18/10/2017

Il 18 ottobre 2017 si celebra l’Undicesima Giornata Europea contro la tratta di esseri umani, istituita dall’Unione Europea per informare e sensibilizzare su questa gravissima violazione dei diritti umani.
Questo è un tema molto importante per Mani Tese, che vede l’ONG attualmente impegnata in un progetto in Cambogia a favore dei minori vittime di trafficking che, nel Centro di Accoglienza di Poipet, trovano sicurezza e sostegno nel loro lento percorso di guarigione e reinserimento.

Vogliamo celebrare questa giornata con una riflessione sui concetti e le definizioni di lavoro forzato, schiavitù e traffico di esseri umani – distinti ma attigui, con precise declinazioni a livello nazionale e internazionale proponendo la traduzione di un articolo di Roger Plant.

Lavoro Forzato, Schiavitù e Traffico di esseri umani: quando sono importanti le definizioni?*

di Roger Plant

Si può discutere a lungo delle relazioni o differenze sostanziali tra i concetti di trafficking, lavoro forzato, schiavitù e schiavitù moderna, o pratiche analoghe alla schiavitù. Alcuni sostengono che il trafficking sia una sottocategoria del lavoro forzato, altri il contrario.
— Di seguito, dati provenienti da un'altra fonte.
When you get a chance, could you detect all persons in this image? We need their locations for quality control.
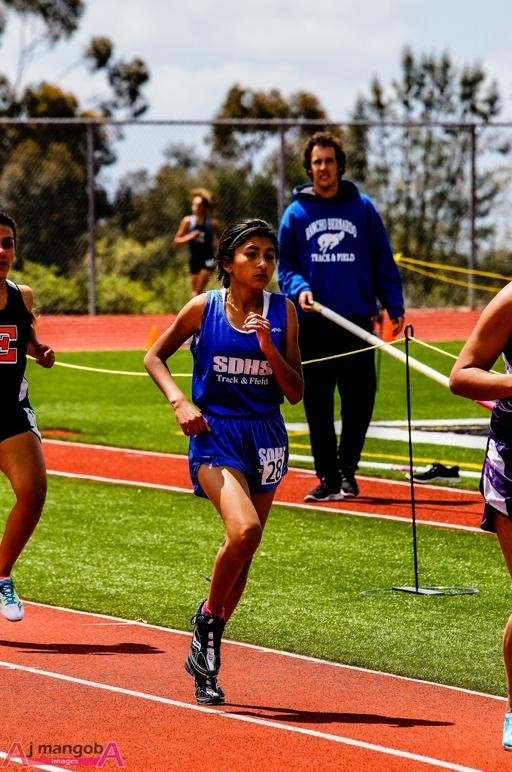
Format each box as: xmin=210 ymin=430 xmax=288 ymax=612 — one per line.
xmin=276 ymin=132 xmax=404 ymax=501
xmin=449 ymin=280 xmax=512 ymax=751
xmin=175 ymin=188 xmax=223 ymax=297
xmin=0 ymin=213 xmax=54 ymax=622
xmin=144 ymin=219 xmax=304 ymax=704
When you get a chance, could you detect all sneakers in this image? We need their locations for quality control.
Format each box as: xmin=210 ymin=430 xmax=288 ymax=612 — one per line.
xmin=340 ymin=471 xmax=359 ymax=497
xmin=184 ymin=656 xmax=225 ymax=705
xmin=502 ymin=712 xmax=512 ymax=748
xmin=304 ymin=478 xmax=344 ymax=502
xmin=189 ymin=598 xmax=226 ymax=677
xmin=412 ymin=463 xmax=461 ymax=484
xmin=1 ymin=577 xmax=25 ymax=622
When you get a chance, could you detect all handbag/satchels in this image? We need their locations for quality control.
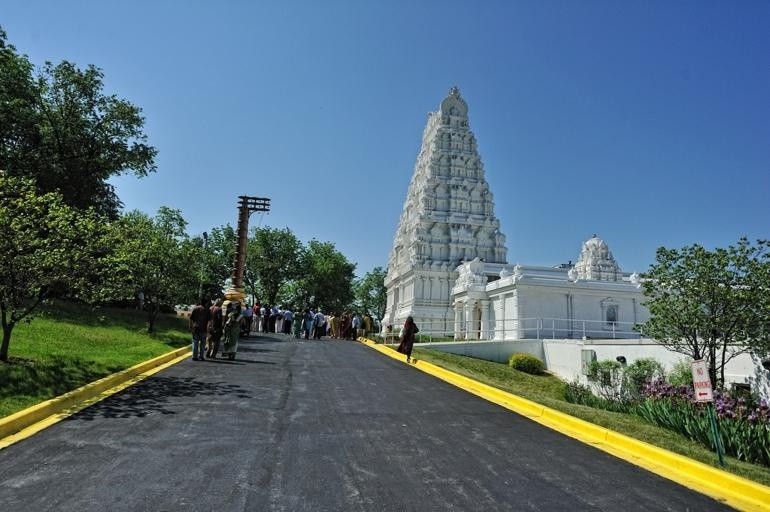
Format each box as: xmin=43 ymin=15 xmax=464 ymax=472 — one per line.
xmin=312 ymin=314 xmax=319 ymax=327
xmin=413 ymin=323 xmax=419 ymax=334
xmin=208 ymin=318 xmax=223 ymax=340
xmin=398 ymin=329 xmax=404 ymax=342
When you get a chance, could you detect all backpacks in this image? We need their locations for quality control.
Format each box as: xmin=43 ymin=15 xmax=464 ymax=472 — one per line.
xmin=191 ymin=308 xmax=207 ymax=336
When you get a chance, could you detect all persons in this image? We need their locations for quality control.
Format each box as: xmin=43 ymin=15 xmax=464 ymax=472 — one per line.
xmin=189 ymin=300 xmax=373 ymax=361
xmin=397 ymin=315 xmax=419 ymax=363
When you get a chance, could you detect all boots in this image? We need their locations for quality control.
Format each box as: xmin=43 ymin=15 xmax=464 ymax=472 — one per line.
xmin=192 ymin=352 xmax=205 ymax=361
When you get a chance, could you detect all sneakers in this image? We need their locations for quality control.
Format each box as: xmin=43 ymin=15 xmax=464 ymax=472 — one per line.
xmin=206 ymin=352 xmax=217 ymax=360
xmin=227 ymin=357 xmax=236 ymax=361
xmin=407 ymin=358 xmax=411 ymax=363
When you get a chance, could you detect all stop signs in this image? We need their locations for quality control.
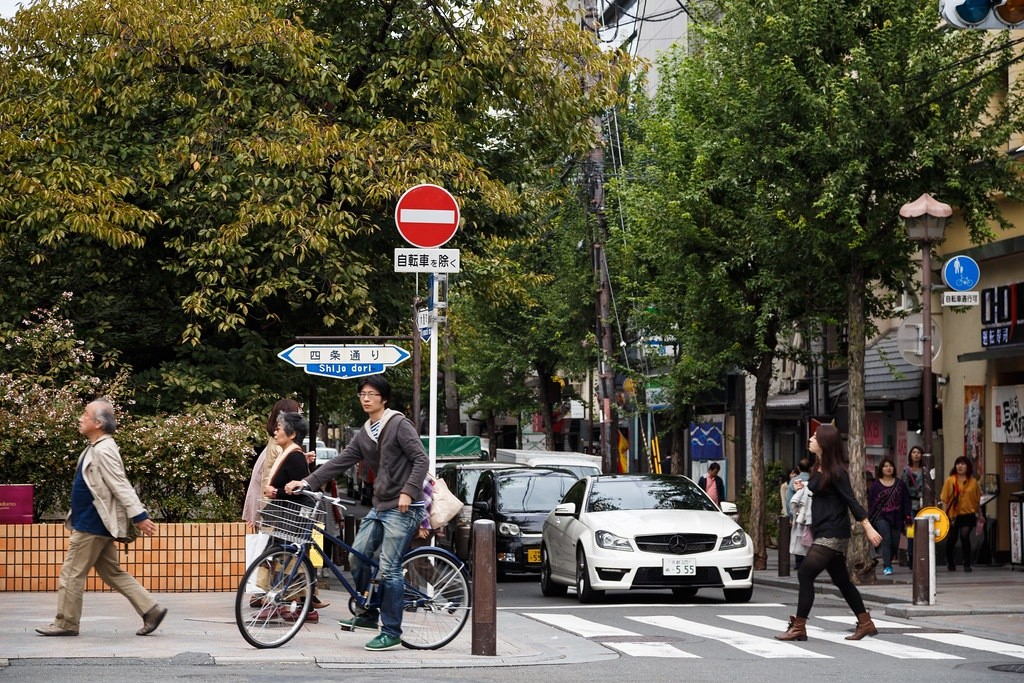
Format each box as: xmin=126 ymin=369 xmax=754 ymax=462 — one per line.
xmin=394 ymin=183 xmax=461 ymax=248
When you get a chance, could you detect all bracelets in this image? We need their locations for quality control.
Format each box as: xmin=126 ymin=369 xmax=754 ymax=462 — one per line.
xmin=860 ymin=519 xmax=869 ymax=525
xmin=273 ymin=488 xmax=278 ymax=497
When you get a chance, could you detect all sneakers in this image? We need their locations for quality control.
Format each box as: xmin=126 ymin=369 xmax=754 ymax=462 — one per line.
xmin=251 ymin=605 xmax=290 ymax=619
xmin=364 ymin=633 xmax=402 ymax=650
xmin=282 ymin=608 xmax=319 ymax=624
xmin=338 ymin=614 xmax=379 ymax=631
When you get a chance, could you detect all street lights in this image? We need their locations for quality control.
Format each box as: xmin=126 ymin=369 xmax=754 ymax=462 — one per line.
xmin=898 ymin=191 xmax=955 ymax=598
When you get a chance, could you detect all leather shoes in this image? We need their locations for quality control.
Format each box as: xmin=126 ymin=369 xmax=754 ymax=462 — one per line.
xmin=136 ymin=605 xmax=167 ymax=635
xmin=34 ymin=624 xmax=79 ymax=636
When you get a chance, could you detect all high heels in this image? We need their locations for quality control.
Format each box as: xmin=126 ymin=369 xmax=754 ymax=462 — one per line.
xmin=844 ymin=612 xmax=877 ymax=640
xmin=774 ymin=616 xmax=807 ymax=641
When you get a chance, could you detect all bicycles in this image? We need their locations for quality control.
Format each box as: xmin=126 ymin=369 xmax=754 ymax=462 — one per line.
xmin=235 ymin=486 xmax=473 ymax=651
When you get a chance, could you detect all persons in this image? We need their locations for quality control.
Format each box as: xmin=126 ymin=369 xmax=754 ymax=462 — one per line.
xmin=698 ymin=462 xmax=725 ymax=511
xmin=242 ymin=399 xmax=330 ymax=624
xmin=774 ymin=425 xmax=883 ymax=641
xmin=404 ymin=472 xmax=464 ymax=614
xmin=34 ymin=398 xmax=168 ymax=636
xmin=284 ymin=374 xmax=430 ymax=651
xmin=779 ymin=446 xmax=985 ymax=574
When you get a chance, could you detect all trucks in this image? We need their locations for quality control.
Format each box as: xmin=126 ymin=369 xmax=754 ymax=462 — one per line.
xmin=421 ymin=435 xmax=489 ymax=475
xmin=342 ymin=426 xmax=373 ymax=506
xmin=496 ymin=448 xmax=606 ymax=480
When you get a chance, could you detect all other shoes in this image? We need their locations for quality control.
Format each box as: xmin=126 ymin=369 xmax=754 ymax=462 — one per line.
xmin=947 ymin=559 xmax=956 ymax=572
xmin=883 ymin=567 xmax=894 ymax=575
xmin=963 ymin=563 xmax=972 ymax=572
xmin=310 ymin=602 xmax=330 ymax=609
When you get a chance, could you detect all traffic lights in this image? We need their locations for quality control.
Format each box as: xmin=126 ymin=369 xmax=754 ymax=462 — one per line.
xmin=941 ymin=0 xmax=1024 ymax=29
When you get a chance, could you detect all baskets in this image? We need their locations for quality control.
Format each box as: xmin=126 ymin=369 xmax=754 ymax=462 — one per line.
xmin=256 ymin=498 xmax=328 ymax=543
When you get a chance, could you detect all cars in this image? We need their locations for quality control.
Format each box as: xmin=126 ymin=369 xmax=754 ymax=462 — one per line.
xmin=471 ymin=469 xmax=582 ymax=580
xmin=542 ymin=474 xmax=755 ymax=603
xmin=302 ymin=438 xmax=338 ymax=472
xmin=437 ymin=462 xmax=530 ymax=574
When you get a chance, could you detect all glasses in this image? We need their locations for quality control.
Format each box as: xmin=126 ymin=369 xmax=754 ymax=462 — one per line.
xmin=357 ymin=393 xmax=381 ymax=397
xmin=275 ymin=428 xmax=291 ymax=433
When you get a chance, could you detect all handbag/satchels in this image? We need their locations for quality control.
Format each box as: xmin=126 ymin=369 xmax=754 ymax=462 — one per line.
xmin=114 ymin=514 xmax=140 ymax=544
xmin=428 ymin=473 xmax=464 ymax=529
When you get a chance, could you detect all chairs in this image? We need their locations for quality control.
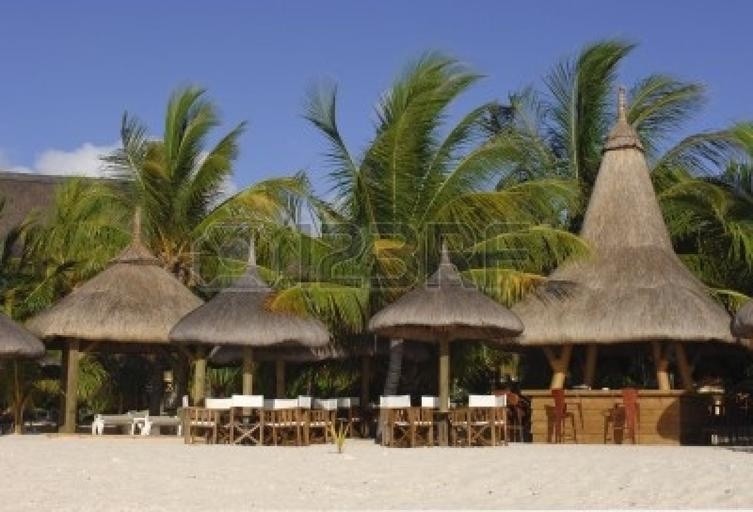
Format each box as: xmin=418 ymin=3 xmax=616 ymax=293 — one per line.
xmin=548 ymin=387 xmax=577 ymax=444
xmin=607 ymin=384 xmax=640 ymax=444
xmin=83 ymin=380 xmax=531 ymax=452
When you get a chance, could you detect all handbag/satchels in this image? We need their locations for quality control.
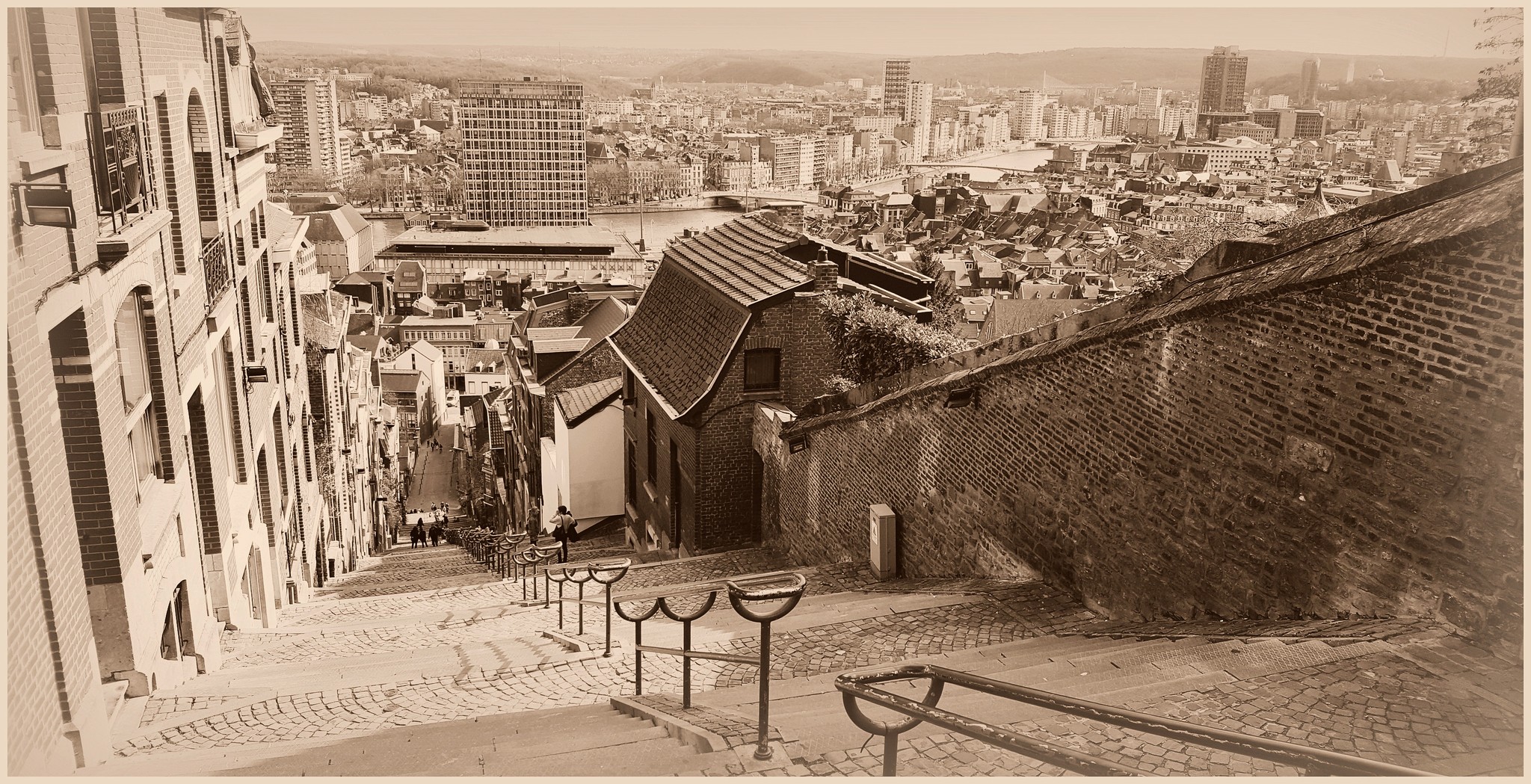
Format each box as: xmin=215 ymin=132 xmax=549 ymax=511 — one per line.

Il dibattito tra il mondo accademico, le burocrazie e persino le agenzie governative è spesso stato al vetriolo.

Tuttavia è davvero necessario distinguere le questioni importanti da quelle futili, e dagli interessi particolari di alcune agenzie nel portare avanti la propria agenda o ideologia. Direi che le principali questioni in gioco sono le seguenti:

Il verificarsi della coercizione è una condizione necessaria per articolare il reato di traffico di esseri umani, che sia a scopo di sfruttamento sessuale o del lavoro?

In che misura l’attivazione per il rispetto della legge dovrebbe concentrarsi sulla giustizia criminale, o quanto dovrebbe invece concentrarsi su altri rimedi, tra cui, in particolare, l’applicazione del diritto del lavoro?
In che misura queste pratiche violente possono essere affrontate utilizzando azioni basate sui singoli individui – che siano azioni di polizia contro i colpevoli, o protezione e compensazione per le persone che hanno subito il danno? E in che misura si tratta di pratiche sistemiche, forse profondamente radicate nelle norme e nei valori di qualsiasi società, che necessitano una risposta che vada ben oltre l’applicazione della legge?
A tale proposito, in che misura stiamo parlando di abusi sistemici di vecchia data, frutto di una lunga storia di discriminazione contro gruppi vulnerabili? E in che misura questi nuovi schemi sistemici di abuso sono largamente connessi alla globalizzazione contemporanea?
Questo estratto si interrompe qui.